Given request =>
List every line in the rows that contains the word "depicted".

-- START OF Excerpted data --

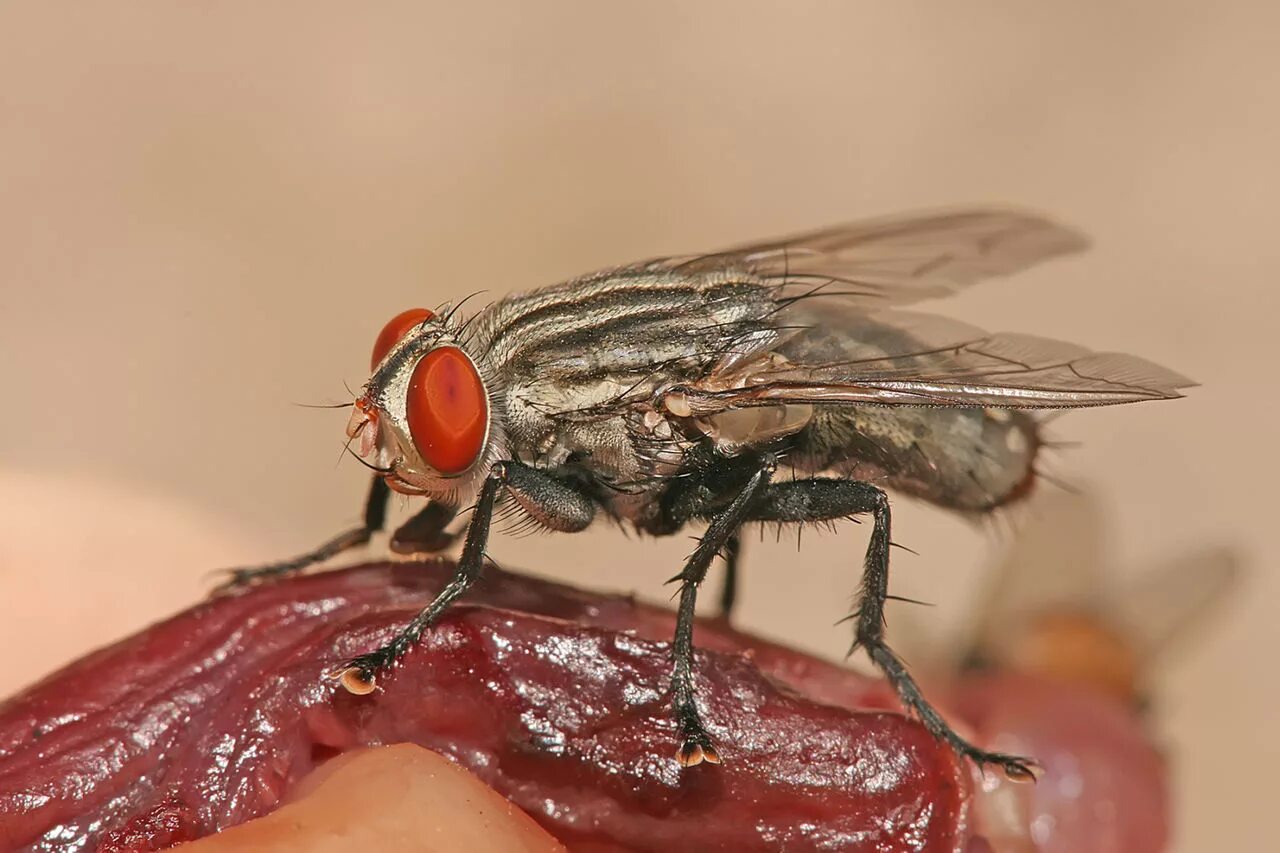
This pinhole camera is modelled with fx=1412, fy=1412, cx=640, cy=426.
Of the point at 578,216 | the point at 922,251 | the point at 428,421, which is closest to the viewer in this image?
the point at 428,421

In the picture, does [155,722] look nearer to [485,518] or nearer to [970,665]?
[485,518]

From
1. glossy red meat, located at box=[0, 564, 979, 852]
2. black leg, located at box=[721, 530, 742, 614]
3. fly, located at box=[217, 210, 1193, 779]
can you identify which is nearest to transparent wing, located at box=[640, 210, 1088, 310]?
fly, located at box=[217, 210, 1193, 779]

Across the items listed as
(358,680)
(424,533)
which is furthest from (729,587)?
(358,680)

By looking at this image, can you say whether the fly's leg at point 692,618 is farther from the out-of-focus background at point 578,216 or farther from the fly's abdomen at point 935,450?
the out-of-focus background at point 578,216

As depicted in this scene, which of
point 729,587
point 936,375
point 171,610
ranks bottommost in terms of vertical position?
point 171,610

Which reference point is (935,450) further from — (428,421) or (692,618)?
(428,421)

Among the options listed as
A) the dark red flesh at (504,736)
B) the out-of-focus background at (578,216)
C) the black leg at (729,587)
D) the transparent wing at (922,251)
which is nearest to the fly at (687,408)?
the dark red flesh at (504,736)
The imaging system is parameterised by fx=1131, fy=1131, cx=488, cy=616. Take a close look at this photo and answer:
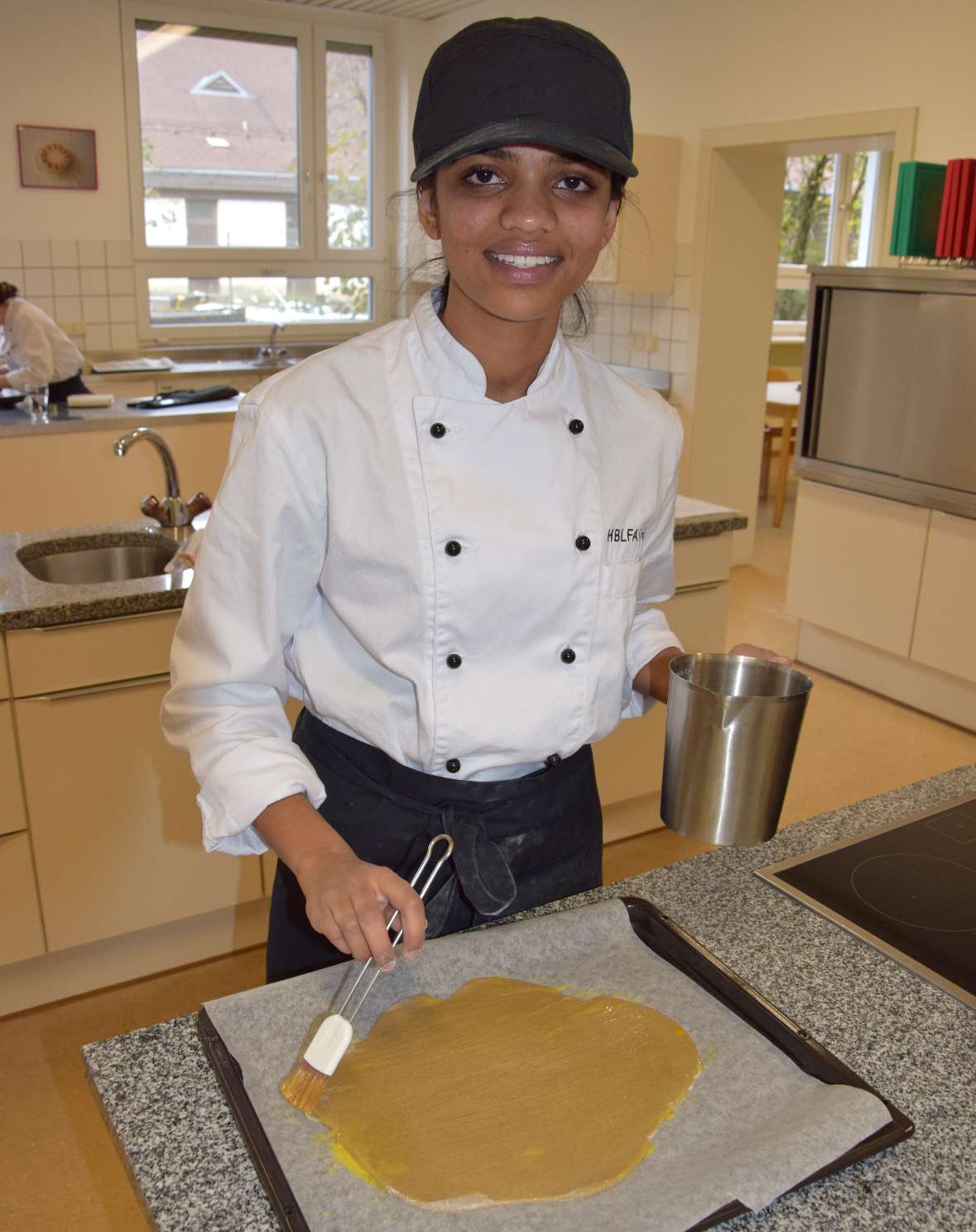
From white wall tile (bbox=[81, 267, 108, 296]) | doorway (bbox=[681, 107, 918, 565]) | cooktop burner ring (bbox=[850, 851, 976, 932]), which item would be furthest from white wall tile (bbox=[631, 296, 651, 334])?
cooktop burner ring (bbox=[850, 851, 976, 932])

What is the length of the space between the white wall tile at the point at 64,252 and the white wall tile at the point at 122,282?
180 mm

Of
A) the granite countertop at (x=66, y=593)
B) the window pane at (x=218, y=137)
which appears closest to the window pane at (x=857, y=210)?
the window pane at (x=218, y=137)

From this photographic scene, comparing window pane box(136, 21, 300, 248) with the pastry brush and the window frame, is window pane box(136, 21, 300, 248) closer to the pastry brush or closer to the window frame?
the window frame

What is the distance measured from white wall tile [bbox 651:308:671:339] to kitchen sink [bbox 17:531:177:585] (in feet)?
10.0

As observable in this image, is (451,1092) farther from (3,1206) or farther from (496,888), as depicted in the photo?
(3,1206)

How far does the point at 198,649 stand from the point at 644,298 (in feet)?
14.2

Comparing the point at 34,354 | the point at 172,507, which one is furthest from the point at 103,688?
the point at 34,354

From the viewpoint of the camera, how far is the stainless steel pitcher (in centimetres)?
93

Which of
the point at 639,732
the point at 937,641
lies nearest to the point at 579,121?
the point at 639,732

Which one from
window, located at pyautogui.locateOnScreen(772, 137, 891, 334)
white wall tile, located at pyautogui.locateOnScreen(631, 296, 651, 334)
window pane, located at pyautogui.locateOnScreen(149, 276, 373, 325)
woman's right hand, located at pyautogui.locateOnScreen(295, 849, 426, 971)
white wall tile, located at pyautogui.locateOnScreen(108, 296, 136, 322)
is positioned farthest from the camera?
window, located at pyautogui.locateOnScreen(772, 137, 891, 334)

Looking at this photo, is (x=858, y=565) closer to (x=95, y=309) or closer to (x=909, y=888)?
(x=909, y=888)

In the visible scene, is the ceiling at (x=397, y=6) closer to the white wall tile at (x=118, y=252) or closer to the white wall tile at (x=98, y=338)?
the white wall tile at (x=118, y=252)

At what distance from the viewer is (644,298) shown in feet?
16.3

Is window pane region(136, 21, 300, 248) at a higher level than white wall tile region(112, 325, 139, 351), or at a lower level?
higher
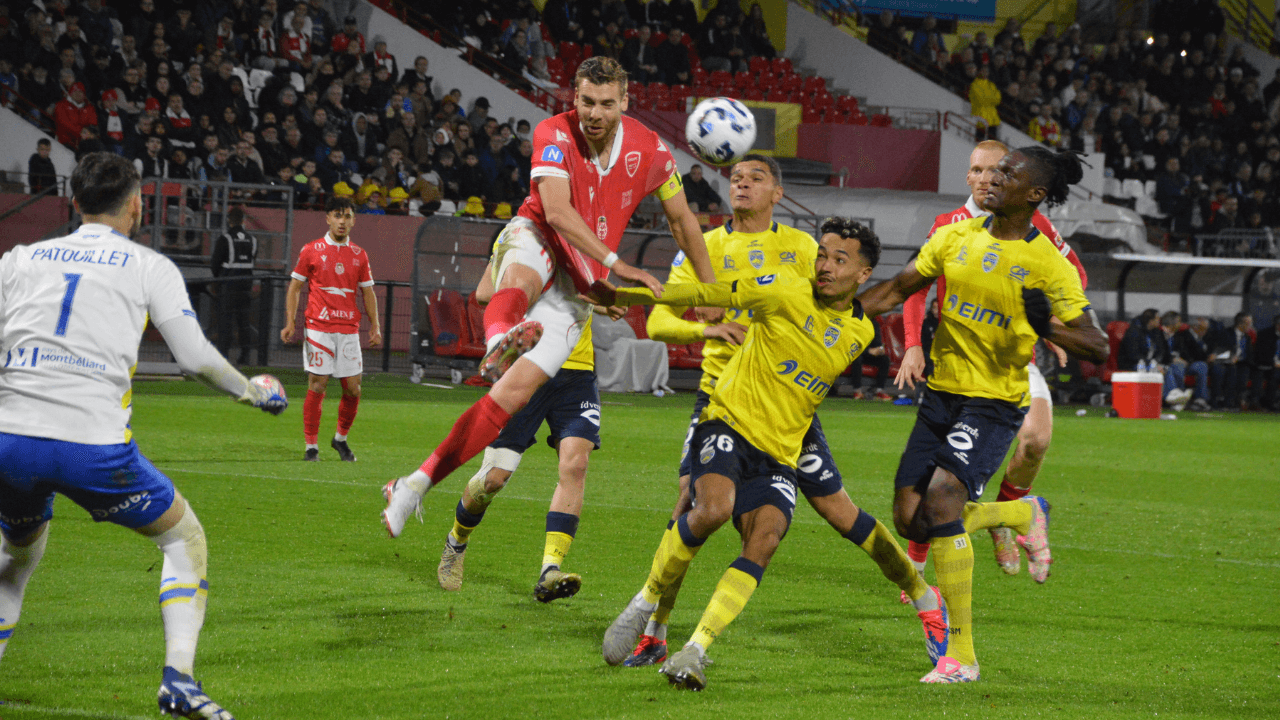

-- END OF Excerpted data --

Solution for this task =>
As depicted in this scene, which of
As observable in this image, is (451,1092) farther from (3,1206) or farther from (496,888), as depicted in the photo?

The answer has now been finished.